►
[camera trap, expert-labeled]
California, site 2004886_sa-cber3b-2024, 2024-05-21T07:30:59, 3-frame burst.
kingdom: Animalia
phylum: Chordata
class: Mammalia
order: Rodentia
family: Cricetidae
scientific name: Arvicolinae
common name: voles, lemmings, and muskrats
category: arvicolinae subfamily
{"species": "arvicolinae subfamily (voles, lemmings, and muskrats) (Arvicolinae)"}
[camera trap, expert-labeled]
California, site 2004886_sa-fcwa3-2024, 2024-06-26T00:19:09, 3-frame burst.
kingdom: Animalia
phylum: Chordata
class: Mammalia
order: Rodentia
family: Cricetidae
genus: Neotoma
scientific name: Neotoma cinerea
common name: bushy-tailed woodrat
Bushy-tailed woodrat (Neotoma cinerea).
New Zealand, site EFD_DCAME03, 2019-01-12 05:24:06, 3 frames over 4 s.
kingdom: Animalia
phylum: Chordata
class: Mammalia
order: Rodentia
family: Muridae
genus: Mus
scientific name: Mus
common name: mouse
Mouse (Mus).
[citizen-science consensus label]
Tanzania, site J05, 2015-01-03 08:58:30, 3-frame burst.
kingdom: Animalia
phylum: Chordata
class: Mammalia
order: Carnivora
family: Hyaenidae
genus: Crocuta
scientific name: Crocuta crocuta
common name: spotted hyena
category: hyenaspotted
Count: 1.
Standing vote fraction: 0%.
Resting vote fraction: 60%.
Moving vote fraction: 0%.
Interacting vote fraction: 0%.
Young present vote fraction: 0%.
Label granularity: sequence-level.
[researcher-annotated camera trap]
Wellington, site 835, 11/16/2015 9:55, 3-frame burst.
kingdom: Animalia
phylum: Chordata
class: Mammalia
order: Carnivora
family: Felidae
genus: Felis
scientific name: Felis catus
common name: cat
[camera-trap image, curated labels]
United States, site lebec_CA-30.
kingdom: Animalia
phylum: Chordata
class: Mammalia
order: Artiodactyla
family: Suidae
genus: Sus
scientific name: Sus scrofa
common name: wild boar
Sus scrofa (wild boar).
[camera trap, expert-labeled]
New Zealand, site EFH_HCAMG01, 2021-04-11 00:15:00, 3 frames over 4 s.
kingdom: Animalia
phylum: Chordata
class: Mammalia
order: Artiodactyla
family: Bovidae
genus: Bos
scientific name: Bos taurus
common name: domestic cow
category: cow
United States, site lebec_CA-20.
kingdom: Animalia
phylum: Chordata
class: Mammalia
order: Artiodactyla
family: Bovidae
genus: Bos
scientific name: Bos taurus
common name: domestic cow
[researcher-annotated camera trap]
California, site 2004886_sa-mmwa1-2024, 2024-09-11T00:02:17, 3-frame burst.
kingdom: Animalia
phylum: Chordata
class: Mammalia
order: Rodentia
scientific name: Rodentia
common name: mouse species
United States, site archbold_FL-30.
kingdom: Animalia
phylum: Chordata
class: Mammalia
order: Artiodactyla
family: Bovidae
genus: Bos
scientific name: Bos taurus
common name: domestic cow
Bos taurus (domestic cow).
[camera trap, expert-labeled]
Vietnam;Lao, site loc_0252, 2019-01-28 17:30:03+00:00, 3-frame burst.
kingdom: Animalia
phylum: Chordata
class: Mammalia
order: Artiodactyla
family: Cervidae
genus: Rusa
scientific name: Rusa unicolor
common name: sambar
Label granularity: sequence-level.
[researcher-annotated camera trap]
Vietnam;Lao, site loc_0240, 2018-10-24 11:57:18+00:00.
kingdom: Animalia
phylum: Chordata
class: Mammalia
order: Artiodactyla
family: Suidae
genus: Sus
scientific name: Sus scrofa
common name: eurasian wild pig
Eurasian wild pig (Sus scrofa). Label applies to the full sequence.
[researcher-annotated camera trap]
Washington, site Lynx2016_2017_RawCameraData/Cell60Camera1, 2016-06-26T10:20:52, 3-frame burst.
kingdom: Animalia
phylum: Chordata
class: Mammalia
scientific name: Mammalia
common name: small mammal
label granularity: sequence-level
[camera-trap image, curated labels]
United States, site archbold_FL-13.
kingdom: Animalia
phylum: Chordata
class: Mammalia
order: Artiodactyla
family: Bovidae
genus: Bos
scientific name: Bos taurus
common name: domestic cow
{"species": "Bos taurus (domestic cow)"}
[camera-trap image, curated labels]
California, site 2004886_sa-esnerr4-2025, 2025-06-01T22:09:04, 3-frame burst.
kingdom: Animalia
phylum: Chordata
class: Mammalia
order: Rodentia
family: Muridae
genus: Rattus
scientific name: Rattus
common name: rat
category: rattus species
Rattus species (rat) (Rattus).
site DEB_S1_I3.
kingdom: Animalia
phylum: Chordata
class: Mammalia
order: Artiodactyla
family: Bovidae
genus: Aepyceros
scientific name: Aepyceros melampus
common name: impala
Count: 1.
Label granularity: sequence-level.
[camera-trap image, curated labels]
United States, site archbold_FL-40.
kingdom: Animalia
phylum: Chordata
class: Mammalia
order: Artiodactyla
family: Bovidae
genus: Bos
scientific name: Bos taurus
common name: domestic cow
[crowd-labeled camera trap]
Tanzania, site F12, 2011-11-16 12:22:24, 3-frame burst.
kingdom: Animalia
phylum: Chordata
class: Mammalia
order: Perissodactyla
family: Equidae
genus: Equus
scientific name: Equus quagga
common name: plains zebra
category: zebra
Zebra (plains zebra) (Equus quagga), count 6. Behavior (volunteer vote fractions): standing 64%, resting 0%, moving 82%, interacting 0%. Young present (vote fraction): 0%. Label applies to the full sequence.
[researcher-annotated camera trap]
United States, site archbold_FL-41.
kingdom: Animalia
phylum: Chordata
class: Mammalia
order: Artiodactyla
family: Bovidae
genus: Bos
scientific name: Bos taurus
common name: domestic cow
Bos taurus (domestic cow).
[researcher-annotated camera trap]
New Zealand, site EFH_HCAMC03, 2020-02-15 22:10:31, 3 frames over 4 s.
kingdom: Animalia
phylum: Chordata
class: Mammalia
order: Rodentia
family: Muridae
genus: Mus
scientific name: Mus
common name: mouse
◄
▶ **Instructions for the task**
Look over the listing above. Pick out and copy every line that includes "Tanzania".

▶ **Result**
Tanzania, site J05, 2015-01-03 08:58:30, 3-frame burst.
Tanzania, site F12, 2011-11-16 12:22:24, 3-frame burst.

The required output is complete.